Descrição da tarefa:
Devolva sem nenhuma alteração todas as linhas de texto do material abaixo e omita as imagens.
§
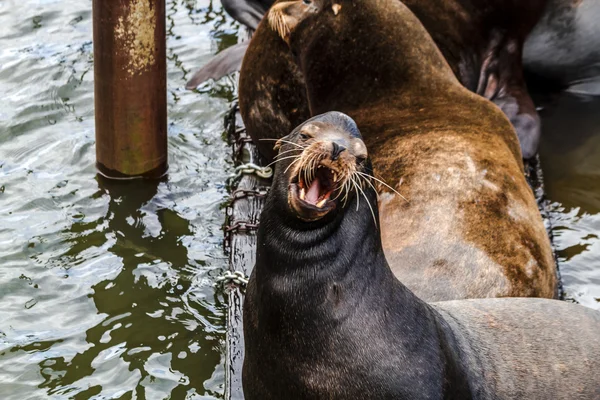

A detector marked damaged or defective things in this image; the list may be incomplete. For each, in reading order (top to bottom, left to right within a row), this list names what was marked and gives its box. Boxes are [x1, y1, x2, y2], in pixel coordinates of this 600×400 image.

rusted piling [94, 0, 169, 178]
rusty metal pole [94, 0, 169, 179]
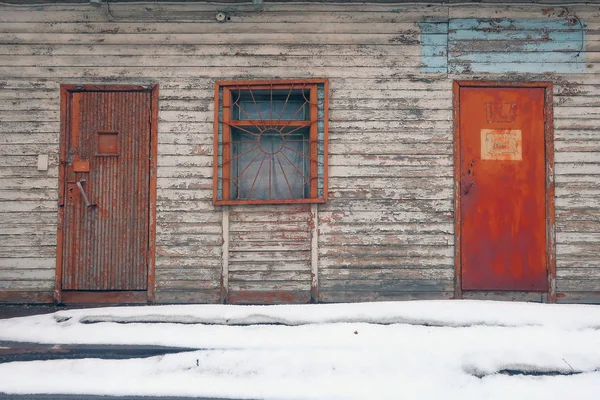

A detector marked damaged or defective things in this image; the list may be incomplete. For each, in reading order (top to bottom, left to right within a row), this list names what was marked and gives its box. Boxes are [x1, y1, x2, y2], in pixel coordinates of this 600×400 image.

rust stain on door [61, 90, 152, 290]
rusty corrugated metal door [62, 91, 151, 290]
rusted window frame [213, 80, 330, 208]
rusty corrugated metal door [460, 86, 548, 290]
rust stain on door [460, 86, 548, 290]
§
Resposta escrita:
A detector marked damaged or defective things in this image; the list may be incomplete. For each, in reading order (top to bottom, left to right within a row), this list names what was marked and gives its box. Boxes are [x1, y1, x2, y2], in pixel coordinates of this 600×400 image.

rusted piling [94, 0, 169, 178]
rusty metal pole [94, 0, 169, 179]

A detector marked damaged or defective things in this image; the list may be incomplete. For each, in reading order (top to bottom, left to right within a row), this list names what was marked and gives its box. Boxes are [x1, y1, x2, y2], in pixel coordinates of this 600×400 image.

rust stain on door [61, 90, 152, 290]
rusty corrugated metal door [62, 91, 151, 290]
rusted window frame [213, 80, 330, 208]
rusty corrugated metal door [460, 86, 548, 290]
rust stain on door [460, 86, 548, 290]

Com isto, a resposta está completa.